Die Schweiz steht vor der zentralen Frage: Wie wollen wir mit den 20% Ausländern in unserer Bevölkerung umgehen? Insbesondere stellt sich diese Frage auch bei der Einbürgerungspolitik. Wir stimmen in nächster Zukunft, am 1. Juni, über die Einbürgerungsinitiative ab.

Diese Initiative möchte, dass dieser Übergang potentiell in diskriminierender Weise geschehen soll. Einbürgerungswillige sollen willkürlich zurückgewiesen werden können. Willkür ist aber mit einem Rechtsstaat nicht vereinbar.

Der Kanton Bern hat vor kurzem mit gutem Menschenverstand und humanem Geist einer kantonalen Regelung zugestimmt, die dieser Initiative klar entgegenläuft. Ich hoffe, dass das ganze Schweizer Volk am 1. Juni diesem Beispiel folgt.

 

 


Die Rolle gemeinsam getragener Institutionen

Liebe Freunde,
wir haben 1848 neue Institutionen geschaffen. Sie existieren nun seit mehr als einem Jahrhundert. Wir sind mit der Beständigkeit unserer Institutionen eine grosse Ausnahme in Europa!

Unsere Verfassungsväter haben nicht ideologisch entschieden. Sie haben für politische Gleichheit, Freiheit und Verantwortung gesorgt. Vor allem aber haben sie die Spielregeln festgelegt. Wir nennen sie Institutionen. Sie erlauben Entwicklungen, Neuerungen, solange sie akzeptiert werden.

Dies ist eine wichtige Bedingung, damit wir im Sinne Pestalozzis stetig vorwärts schauen können und täglich positive Schritte unternehmen können. Dazu gehört der Respekt vor den Mitmenschen, die Dialogbereitschaft und die Kompromissfähigkeit.

Es gab und gibt immer wieder Bewegungen und Gruppen, welche diese gemeinsamen Grundlagen in Gefahr bringen.

Ein einziges Beispiel: Das Parlament wählt die Bundesräte und nicht die Parteien. Der Wert der Institutionen liegt in ihrer Beständigkeit. Diese Regeln dürfen nicht aufgrund von kurzfristiger politischer Opportunität geändert werden.

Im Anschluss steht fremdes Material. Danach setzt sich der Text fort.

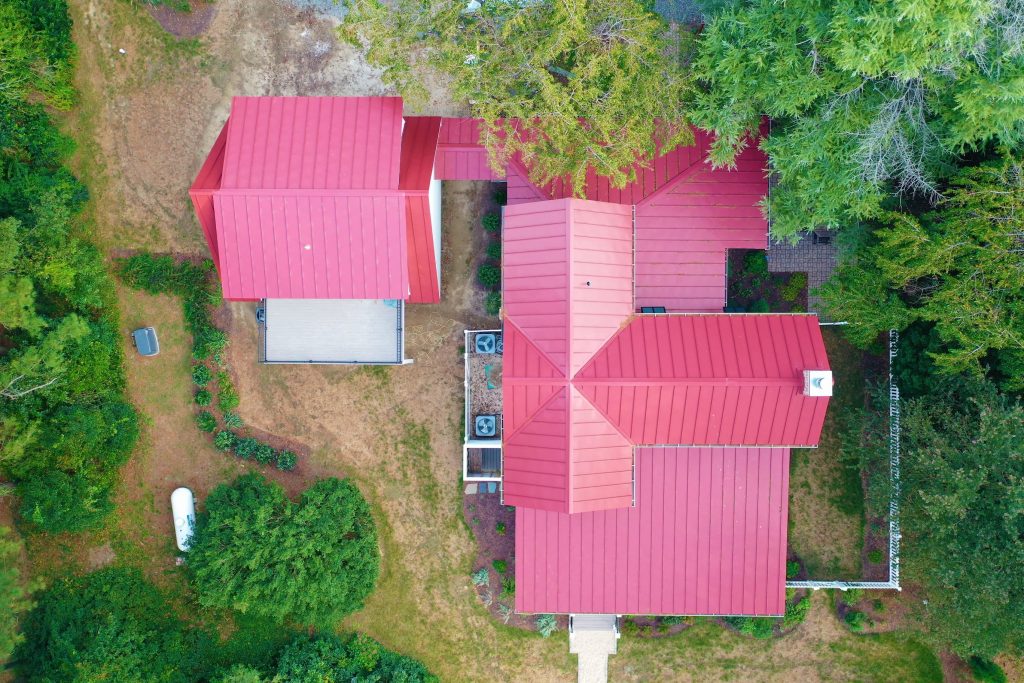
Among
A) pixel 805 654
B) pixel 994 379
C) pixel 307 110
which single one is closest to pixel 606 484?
pixel 805 654

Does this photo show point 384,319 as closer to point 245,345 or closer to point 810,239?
point 245,345

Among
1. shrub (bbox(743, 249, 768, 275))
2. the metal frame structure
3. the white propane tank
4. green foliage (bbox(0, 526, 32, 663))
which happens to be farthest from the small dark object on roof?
the metal frame structure

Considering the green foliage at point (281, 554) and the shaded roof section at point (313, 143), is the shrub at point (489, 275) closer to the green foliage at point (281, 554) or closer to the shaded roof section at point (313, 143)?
the shaded roof section at point (313, 143)

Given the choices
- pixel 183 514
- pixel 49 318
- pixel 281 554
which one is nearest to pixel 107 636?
pixel 183 514

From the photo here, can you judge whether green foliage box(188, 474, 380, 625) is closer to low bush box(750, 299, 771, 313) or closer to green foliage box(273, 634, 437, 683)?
green foliage box(273, 634, 437, 683)

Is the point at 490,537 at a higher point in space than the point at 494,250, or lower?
lower

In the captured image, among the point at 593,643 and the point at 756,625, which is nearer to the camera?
the point at 756,625

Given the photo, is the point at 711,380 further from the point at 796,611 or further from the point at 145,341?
the point at 145,341
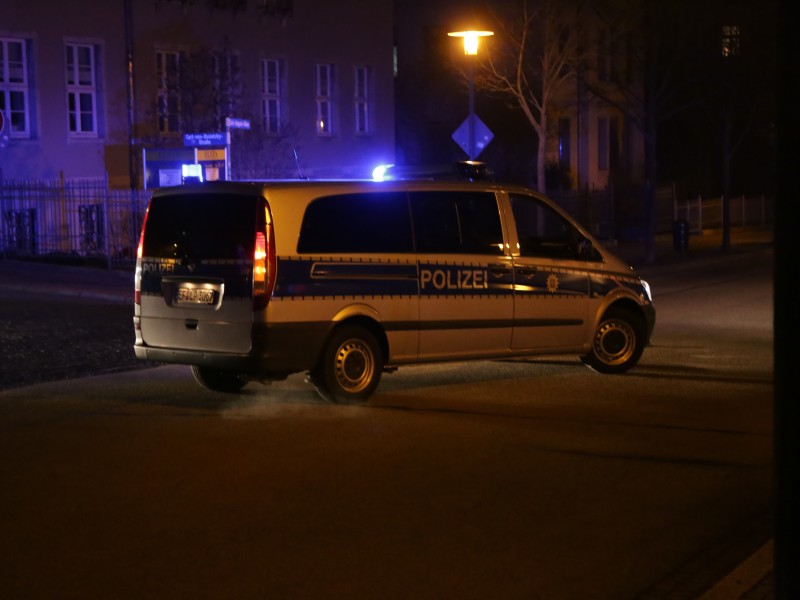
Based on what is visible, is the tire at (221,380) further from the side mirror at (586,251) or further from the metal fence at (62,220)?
the metal fence at (62,220)

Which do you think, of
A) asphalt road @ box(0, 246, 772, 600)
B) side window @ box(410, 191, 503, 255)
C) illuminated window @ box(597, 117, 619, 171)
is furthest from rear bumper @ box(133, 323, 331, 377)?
illuminated window @ box(597, 117, 619, 171)

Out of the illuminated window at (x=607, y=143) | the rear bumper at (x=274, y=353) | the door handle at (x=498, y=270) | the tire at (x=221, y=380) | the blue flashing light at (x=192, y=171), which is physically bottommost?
the tire at (x=221, y=380)

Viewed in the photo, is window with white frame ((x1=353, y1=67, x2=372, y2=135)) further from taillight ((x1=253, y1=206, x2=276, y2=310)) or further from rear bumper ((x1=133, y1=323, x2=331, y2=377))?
taillight ((x1=253, y1=206, x2=276, y2=310))

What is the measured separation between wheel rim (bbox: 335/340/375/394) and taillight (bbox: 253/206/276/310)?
2.94 feet

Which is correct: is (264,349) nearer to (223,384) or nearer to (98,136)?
(223,384)

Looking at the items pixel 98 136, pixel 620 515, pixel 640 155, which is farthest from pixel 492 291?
pixel 640 155

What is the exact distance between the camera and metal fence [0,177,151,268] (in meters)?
27.0

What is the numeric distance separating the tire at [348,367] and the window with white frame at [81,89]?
20448 millimetres

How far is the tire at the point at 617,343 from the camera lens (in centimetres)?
1248


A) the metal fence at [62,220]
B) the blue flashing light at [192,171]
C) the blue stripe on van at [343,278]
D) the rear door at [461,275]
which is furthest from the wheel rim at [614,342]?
the metal fence at [62,220]

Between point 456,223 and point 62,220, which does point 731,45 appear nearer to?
point 62,220

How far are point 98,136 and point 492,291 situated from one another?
2052 centimetres

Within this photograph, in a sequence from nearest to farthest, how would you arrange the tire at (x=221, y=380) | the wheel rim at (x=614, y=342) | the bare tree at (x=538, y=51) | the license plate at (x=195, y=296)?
the license plate at (x=195, y=296)
the tire at (x=221, y=380)
the wheel rim at (x=614, y=342)
the bare tree at (x=538, y=51)

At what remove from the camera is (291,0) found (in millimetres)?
35281
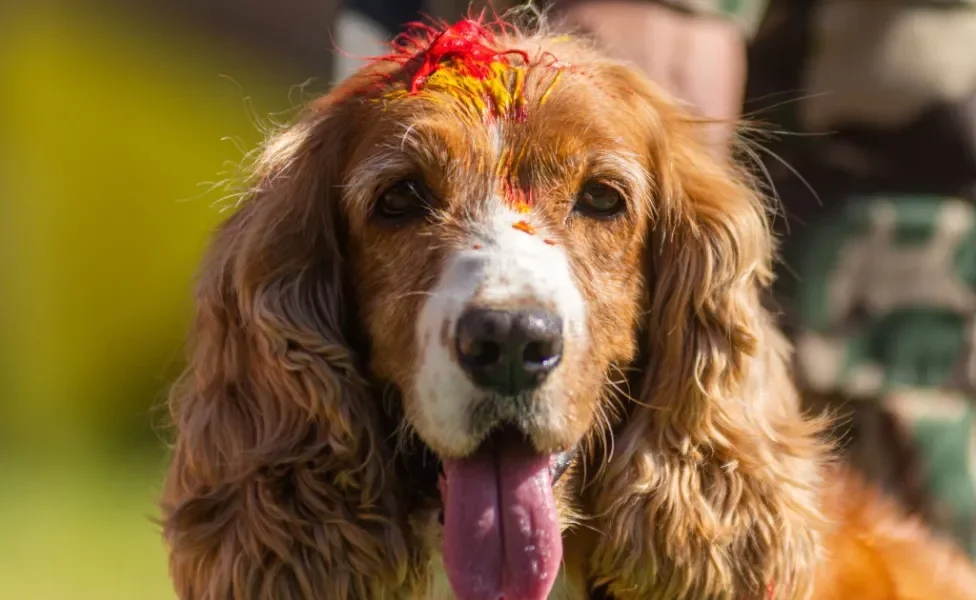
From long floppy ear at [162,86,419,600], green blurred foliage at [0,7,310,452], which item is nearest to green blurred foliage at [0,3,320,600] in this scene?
green blurred foliage at [0,7,310,452]

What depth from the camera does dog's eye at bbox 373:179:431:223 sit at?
2.86 meters

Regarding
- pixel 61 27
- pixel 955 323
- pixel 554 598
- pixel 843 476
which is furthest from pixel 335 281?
pixel 61 27

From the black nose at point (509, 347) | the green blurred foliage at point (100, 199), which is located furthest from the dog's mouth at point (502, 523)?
the green blurred foliage at point (100, 199)

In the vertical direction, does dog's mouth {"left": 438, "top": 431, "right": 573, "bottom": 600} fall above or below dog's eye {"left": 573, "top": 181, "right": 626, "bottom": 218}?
below

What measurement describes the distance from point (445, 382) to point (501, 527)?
0.37m

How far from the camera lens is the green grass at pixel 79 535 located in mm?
5938

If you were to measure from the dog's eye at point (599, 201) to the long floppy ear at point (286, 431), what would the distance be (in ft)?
2.13

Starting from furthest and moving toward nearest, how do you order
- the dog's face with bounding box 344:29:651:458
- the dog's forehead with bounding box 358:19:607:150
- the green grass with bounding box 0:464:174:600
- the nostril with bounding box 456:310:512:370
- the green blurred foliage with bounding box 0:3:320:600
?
the green blurred foliage with bounding box 0:3:320:600, the green grass with bounding box 0:464:174:600, the dog's forehead with bounding box 358:19:607:150, the dog's face with bounding box 344:29:651:458, the nostril with bounding box 456:310:512:370

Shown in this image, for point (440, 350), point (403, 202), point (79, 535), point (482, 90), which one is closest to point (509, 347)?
point (440, 350)

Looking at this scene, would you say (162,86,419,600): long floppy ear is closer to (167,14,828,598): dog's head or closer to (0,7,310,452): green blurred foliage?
(167,14,828,598): dog's head

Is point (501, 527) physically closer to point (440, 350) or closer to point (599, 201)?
point (440, 350)

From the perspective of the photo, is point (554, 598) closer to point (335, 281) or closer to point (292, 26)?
point (335, 281)

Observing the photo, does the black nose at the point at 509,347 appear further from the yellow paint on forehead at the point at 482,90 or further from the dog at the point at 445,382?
the yellow paint on forehead at the point at 482,90

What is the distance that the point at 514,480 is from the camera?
271 cm
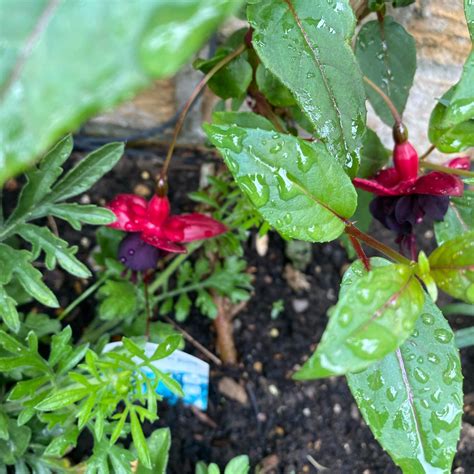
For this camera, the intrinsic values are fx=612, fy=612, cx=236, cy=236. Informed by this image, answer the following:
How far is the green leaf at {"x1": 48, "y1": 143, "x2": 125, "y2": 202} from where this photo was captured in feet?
2.68

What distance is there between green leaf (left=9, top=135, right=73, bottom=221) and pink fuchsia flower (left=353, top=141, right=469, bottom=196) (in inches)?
15.0

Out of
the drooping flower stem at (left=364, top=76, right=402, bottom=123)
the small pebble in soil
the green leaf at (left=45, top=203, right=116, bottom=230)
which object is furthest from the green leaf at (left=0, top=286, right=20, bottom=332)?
the small pebble in soil

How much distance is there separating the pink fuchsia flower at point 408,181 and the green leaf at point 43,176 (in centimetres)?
38

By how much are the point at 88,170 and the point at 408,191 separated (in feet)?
1.38

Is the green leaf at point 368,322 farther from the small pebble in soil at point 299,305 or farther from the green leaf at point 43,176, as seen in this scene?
the small pebble in soil at point 299,305

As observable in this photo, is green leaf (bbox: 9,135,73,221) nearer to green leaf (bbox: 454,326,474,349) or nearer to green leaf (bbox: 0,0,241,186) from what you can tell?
green leaf (bbox: 0,0,241,186)

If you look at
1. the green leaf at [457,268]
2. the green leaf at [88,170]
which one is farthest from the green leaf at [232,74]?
the green leaf at [457,268]

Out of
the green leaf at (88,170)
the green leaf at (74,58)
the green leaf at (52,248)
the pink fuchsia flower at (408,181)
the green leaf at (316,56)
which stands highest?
the green leaf at (74,58)

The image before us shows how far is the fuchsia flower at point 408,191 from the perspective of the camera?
0.68 m

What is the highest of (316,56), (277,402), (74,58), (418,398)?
(74,58)

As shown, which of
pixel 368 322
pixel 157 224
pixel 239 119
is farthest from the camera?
pixel 157 224

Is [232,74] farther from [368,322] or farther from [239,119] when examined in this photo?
[368,322]

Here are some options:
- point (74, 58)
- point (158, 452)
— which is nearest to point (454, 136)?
point (74, 58)

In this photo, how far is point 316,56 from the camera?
23.0 inches
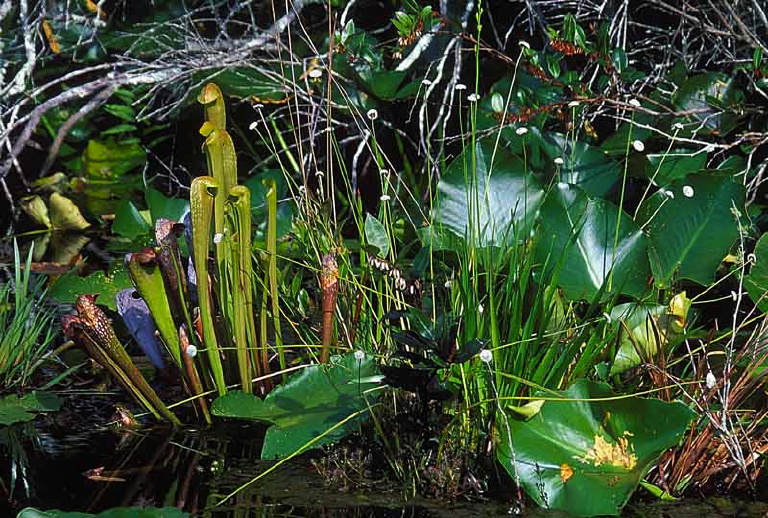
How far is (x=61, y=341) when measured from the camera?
2379mm

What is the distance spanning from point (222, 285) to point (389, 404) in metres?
0.39

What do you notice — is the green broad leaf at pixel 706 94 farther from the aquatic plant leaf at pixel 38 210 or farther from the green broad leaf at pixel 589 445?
the aquatic plant leaf at pixel 38 210

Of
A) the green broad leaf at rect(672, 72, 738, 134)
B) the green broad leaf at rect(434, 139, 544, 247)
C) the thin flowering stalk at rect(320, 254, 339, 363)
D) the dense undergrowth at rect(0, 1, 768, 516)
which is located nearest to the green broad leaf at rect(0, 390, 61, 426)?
the dense undergrowth at rect(0, 1, 768, 516)

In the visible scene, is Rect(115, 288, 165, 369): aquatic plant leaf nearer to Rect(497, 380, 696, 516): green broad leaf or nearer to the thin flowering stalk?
the thin flowering stalk

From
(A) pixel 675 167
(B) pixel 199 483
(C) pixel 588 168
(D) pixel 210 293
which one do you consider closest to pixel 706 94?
(A) pixel 675 167

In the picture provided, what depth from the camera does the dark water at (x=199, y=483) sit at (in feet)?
4.63

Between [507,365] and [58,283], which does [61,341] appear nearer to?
[58,283]

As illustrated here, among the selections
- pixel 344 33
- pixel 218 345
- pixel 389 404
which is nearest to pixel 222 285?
pixel 218 345

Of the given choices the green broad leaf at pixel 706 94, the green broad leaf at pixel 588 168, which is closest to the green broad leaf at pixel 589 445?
the green broad leaf at pixel 588 168

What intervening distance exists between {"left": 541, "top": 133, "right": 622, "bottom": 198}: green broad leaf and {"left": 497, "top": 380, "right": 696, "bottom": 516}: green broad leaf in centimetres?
79

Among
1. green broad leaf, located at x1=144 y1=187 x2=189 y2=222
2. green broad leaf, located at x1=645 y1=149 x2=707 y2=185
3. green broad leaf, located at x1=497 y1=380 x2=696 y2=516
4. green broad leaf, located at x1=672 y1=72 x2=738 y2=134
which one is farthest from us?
green broad leaf, located at x1=144 y1=187 x2=189 y2=222

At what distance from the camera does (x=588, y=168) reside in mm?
2164

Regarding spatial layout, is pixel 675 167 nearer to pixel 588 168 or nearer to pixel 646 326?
pixel 588 168

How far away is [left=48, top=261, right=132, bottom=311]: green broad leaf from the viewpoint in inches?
90.0
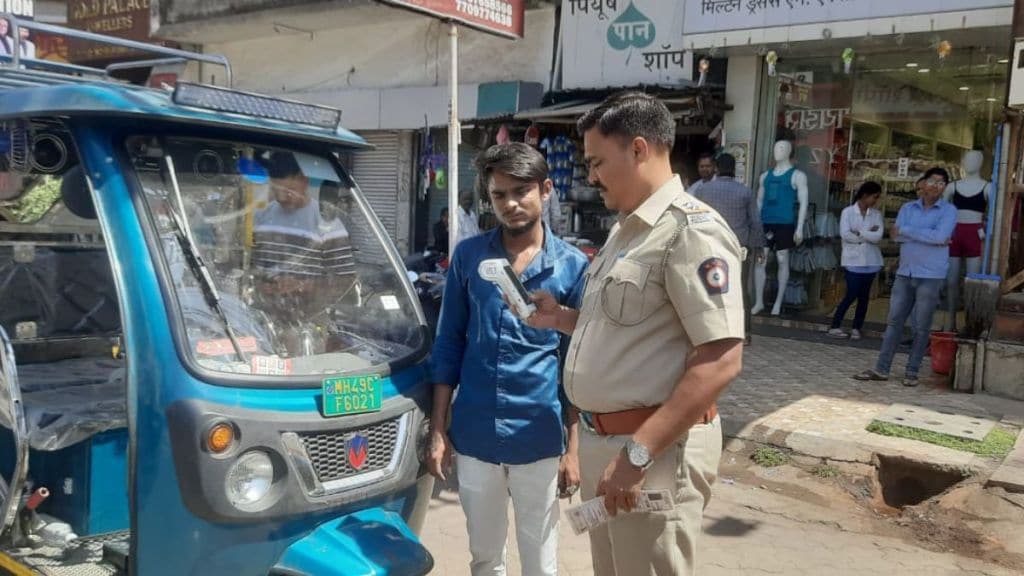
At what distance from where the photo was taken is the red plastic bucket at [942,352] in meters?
7.14

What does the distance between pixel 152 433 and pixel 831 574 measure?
3143mm

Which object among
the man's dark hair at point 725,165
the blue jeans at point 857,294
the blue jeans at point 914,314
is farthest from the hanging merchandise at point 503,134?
the blue jeans at point 914,314

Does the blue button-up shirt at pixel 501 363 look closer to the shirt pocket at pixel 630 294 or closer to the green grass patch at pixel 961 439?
the shirt pocket at pixel 630 294

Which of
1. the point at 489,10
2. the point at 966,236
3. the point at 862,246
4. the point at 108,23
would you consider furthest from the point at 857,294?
the point at 108,23

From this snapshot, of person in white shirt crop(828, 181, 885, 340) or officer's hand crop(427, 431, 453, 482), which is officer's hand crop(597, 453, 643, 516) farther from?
person in white shirt crop(828, 181, 885, 340)

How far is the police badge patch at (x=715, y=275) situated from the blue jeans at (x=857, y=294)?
7.33 meters

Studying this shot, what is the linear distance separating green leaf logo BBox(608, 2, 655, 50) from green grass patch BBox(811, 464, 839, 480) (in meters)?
6.21

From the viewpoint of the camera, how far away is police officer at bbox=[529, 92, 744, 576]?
201 centimetres

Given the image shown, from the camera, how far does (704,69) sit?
30.5 feet

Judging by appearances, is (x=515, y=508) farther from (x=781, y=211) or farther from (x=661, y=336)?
(x=781, y=211)

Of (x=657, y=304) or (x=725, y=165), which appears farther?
(x=725, y=165)

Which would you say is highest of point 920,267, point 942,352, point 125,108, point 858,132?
point 858,132

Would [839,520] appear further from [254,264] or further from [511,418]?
[254,264]

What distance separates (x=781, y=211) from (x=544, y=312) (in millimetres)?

Es sollen Ideen und nicht primär Personen bekämpft werden. Unsere Institutionen leben von der Vielfalt unserer Ideen und Menschen. Darum brauchen wir auch keine autoritären Führungsstrukturen.

Mit unserem Willen zur Stärkung der Bildung und der Integration stehen wir auf der Linie von Heinrich Pestalozzi von anno dazumal. Im selben Geist sollten wir in heutiger Zeit konstruktive Antworten auf unsere Probleme finden.

Ein kleiner Ausblick: Die Globalisierung hat dazu geführt, dass heute auch Bildung und Forschung ohne Grenzen weltweit geschehen. Gerade die Globalisierung gibt uns die Chance, die Klima-, Energie und Umweltpolitik global anzugehen und global zu lösen. Dazu muss insbesondere auch die weltweite Forschung beitragen.

Die Erde gibt es nur einmal. Darum brauchen wir ein kollektives Bewusstsein und kollektive Bestrebungen für den Kampf um den Erhalt unseres Planeten.

Darum bin ich dankbar, dass wir heute, ohne in die Niederungen der täglichen Politik abzusteigen, optimistisch die künftigen Herausforderungen angehen konnten. Ich danke für Ihre Aufmerksamkeit.